═══ Provided data ═══
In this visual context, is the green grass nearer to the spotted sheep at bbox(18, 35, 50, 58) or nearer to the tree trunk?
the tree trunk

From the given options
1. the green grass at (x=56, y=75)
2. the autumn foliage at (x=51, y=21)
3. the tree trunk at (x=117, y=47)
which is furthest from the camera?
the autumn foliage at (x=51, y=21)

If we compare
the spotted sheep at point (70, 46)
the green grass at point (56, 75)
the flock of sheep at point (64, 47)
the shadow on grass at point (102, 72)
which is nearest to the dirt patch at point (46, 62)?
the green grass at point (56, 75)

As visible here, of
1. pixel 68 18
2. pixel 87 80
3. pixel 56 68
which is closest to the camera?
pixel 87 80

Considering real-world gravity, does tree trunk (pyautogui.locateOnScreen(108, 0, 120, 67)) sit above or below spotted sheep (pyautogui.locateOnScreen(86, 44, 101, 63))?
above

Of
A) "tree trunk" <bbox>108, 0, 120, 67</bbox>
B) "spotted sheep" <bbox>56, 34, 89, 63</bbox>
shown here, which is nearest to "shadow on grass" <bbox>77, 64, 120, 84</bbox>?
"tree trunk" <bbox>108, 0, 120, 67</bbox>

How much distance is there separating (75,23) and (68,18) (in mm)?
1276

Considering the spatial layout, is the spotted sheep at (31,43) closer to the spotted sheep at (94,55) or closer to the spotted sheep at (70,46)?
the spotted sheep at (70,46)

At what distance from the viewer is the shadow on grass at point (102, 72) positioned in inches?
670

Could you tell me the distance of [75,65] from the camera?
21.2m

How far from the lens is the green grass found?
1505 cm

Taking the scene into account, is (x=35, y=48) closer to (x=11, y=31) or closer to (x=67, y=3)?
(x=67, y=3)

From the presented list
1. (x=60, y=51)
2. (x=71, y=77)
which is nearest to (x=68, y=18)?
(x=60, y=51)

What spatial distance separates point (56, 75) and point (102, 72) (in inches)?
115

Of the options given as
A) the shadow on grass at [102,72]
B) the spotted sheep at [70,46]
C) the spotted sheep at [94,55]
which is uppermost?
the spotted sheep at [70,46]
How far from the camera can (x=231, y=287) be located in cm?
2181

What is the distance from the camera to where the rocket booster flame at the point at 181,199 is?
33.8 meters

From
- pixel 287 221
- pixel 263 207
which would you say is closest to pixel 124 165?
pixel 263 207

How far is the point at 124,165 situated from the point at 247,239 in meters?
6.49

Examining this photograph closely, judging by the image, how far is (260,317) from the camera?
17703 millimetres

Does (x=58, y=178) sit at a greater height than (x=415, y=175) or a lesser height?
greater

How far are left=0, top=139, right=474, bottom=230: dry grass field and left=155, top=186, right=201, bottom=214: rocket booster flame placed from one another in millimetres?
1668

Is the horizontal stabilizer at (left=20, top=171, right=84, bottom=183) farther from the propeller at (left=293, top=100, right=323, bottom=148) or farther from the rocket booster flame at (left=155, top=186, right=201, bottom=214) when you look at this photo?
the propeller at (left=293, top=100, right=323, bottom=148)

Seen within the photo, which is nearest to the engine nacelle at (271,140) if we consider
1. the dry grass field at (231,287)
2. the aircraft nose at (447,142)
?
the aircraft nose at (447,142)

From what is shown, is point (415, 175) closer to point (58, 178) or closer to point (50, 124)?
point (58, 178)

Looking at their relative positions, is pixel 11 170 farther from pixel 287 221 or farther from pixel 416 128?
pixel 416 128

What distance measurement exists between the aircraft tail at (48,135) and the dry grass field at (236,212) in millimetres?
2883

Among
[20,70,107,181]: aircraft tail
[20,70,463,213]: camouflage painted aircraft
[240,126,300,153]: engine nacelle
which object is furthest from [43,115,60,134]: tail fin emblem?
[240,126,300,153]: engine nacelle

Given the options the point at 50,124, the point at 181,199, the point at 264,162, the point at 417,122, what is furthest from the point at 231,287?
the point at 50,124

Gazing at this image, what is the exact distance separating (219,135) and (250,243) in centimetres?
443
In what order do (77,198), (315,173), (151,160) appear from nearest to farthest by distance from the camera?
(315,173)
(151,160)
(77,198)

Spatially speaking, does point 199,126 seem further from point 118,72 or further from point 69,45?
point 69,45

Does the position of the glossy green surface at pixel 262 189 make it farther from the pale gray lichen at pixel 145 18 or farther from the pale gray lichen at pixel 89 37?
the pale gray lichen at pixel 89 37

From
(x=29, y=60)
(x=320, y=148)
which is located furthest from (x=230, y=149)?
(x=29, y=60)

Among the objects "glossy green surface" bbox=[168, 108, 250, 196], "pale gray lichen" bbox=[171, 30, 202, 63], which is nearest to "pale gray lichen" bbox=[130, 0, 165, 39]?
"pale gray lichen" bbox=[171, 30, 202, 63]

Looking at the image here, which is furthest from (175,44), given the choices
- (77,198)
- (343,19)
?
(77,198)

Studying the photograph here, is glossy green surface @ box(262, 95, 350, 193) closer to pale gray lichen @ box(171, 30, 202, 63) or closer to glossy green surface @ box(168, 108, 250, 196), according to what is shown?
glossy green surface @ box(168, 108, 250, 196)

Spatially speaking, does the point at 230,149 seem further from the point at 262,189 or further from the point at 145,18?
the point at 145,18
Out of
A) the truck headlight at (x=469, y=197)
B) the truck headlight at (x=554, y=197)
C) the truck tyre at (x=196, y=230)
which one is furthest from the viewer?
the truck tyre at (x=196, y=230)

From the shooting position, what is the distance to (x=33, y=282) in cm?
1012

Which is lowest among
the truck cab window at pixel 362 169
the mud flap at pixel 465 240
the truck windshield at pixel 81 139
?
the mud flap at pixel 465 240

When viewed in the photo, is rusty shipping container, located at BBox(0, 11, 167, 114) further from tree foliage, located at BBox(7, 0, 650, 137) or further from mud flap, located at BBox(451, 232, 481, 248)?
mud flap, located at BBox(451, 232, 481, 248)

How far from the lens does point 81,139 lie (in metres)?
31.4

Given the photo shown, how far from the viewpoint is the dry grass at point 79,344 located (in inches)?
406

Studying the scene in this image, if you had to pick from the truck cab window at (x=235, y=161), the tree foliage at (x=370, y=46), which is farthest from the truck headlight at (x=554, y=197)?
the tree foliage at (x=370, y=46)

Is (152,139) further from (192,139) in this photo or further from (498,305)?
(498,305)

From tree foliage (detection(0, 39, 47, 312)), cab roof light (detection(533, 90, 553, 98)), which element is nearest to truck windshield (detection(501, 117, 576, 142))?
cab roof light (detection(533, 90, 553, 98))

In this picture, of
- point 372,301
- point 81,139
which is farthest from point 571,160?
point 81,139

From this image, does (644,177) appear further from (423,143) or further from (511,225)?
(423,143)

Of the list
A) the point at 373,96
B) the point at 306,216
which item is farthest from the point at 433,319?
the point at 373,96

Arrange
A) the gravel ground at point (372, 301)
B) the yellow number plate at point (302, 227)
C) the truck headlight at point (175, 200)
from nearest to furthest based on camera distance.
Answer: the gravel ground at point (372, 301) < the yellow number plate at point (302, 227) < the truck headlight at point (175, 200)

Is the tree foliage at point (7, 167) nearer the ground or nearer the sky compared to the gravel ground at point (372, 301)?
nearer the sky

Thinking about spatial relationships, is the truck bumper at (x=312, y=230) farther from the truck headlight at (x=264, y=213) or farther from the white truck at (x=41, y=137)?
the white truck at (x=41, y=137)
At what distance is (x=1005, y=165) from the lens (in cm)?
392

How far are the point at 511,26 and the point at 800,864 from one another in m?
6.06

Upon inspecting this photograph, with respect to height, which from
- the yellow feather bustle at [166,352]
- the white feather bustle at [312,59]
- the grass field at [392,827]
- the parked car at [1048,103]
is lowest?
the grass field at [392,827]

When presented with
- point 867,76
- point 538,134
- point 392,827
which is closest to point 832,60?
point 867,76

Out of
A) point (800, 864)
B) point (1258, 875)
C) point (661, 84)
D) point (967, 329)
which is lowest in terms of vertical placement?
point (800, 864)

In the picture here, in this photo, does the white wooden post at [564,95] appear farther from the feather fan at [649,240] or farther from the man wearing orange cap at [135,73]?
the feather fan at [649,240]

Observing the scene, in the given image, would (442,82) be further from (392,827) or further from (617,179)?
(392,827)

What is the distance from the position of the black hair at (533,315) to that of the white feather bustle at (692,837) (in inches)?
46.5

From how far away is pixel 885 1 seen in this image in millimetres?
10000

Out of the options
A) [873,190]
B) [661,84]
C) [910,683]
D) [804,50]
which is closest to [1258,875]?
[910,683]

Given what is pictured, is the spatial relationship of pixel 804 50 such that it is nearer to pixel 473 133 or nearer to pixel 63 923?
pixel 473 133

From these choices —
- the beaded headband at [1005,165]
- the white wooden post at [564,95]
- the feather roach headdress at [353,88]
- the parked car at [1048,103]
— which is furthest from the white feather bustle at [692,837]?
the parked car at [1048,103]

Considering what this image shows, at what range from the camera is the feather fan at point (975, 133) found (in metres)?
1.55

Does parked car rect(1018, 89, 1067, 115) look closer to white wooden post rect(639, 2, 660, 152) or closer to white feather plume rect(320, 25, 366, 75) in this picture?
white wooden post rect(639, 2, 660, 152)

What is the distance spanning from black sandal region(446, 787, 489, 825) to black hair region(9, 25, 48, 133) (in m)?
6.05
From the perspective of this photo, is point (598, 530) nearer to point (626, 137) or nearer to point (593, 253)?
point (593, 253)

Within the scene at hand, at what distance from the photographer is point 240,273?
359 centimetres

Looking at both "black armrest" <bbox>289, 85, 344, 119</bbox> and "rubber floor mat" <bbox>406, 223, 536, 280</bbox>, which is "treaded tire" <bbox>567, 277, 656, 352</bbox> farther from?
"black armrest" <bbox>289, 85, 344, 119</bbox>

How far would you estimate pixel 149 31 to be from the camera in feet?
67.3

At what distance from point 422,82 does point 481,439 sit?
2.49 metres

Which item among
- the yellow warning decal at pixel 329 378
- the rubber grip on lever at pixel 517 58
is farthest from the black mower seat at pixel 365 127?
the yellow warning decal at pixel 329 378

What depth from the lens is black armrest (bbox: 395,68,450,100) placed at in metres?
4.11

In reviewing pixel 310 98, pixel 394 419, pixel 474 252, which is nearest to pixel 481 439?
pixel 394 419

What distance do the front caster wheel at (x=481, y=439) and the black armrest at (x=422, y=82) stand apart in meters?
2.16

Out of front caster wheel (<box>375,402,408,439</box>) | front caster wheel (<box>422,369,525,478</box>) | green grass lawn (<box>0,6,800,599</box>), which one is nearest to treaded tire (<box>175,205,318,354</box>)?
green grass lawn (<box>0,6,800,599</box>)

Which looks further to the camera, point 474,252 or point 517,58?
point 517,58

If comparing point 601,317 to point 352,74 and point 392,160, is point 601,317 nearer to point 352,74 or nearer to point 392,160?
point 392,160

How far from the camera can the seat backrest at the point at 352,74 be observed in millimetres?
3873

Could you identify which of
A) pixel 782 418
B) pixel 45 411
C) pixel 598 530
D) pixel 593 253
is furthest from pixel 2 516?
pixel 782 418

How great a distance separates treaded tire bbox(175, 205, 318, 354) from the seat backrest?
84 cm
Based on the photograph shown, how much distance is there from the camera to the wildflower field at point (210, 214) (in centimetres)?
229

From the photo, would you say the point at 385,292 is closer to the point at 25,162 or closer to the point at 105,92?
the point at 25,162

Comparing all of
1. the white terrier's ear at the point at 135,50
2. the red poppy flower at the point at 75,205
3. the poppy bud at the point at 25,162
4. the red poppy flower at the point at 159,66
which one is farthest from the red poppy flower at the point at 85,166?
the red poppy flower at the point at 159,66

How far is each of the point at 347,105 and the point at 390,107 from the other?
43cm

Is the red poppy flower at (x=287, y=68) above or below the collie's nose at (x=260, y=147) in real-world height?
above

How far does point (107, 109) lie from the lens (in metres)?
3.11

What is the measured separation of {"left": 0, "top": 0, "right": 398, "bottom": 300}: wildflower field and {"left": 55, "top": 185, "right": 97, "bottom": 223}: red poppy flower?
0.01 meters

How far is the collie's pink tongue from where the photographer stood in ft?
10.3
═══
**Goal of the exercise**
Quote the items word for word, from the very first line through the line containing "33.8 meters", with both of those lines included.

**Exercise result**
In this visual context, is the green grass nearer to the spotted sheep at bbox(18, 35, 50, 58) or nearer to the tree trunk?
the tree trunk

From the given options
1. the green grass at (x=56, y=75)
2. the autumn foliage at (x=51, y=21)
3. the tree trunk at (x=117, y=47)
which is furthest from the camera?
the autumn foliage at (x=51, y=21)

If we compare
the spotted sheep at point (70, 46)
the green grass at point (56, 75)
the flock of sheep at point (64, 47)
the shadow on grass at point (102, 72)
which is nearest to the dirt patch at point (46, 62)?
the green grass at point (56, 75)

As visible here, of
1. pixel 68 18
2. pixel 87 80
3. pixel 56 68
which is closest to the camera?
pixel 87 80

Considering real-world gravity, does tree trunk (pyautogui.locateOnScreen(108, 0, 120, 67)) sit above or below spotted sheep (pyautogui.locateOnScreen(86, 44, 101, 63))?
above

Of
A) "tree trunk" <bbox>108, 0, 120, 67</bbox>
B) "spotted sheep" <bbox>56, 34, 89, 63</bbox>
shown here, which is nearest to "shadow on grass" <bbox>77, 64, 120, 84</bbox>?
"tree trunk" <bbox>108, 0, 120, 67</bbox>

How much distance is there separating (75,23) and (68,18) (in mm)?
1276

Considering the spatial layout, is the spotted sheep at (31,43) closer to the spotted sheep at (94,55) or closer to the spotted sheep at (70,46)?
the spotted sheep at (70,46)

At what distance from the viewer is the shadow on grass at point (102, 72) positioned in inches?
670

Could you tell me the distance of [75,65] from the camera?
21.2m

How far from the lens is the green grass found?
1505 cm

Taking the scene into account, is (x=35, y=48) closer to (x=11, y=31) or closer to (x=67, y=3)?
(x=67, y=3)

From the presented list
1. (x=60, y=51)
2. (x=71, y=77)
which is nearest to (x=68, y=18)?
(x=60, y=51)

What spatial distance separates point (56, 75) and point (102, 72) (in inches)?
115

Of the options given as
A) the shadow on grass at [102,72]
B) the spotted sheep at [70,46]
C) the spotted sheep at [94,55]
which is uppermost?
the spotted sheep at [70,46]
How far from the camera can (x=231, y=287) be located in cm?
2181

What is the distance from the camera to where the rocket booster flame at the point at 181,199 is?
33.8 meters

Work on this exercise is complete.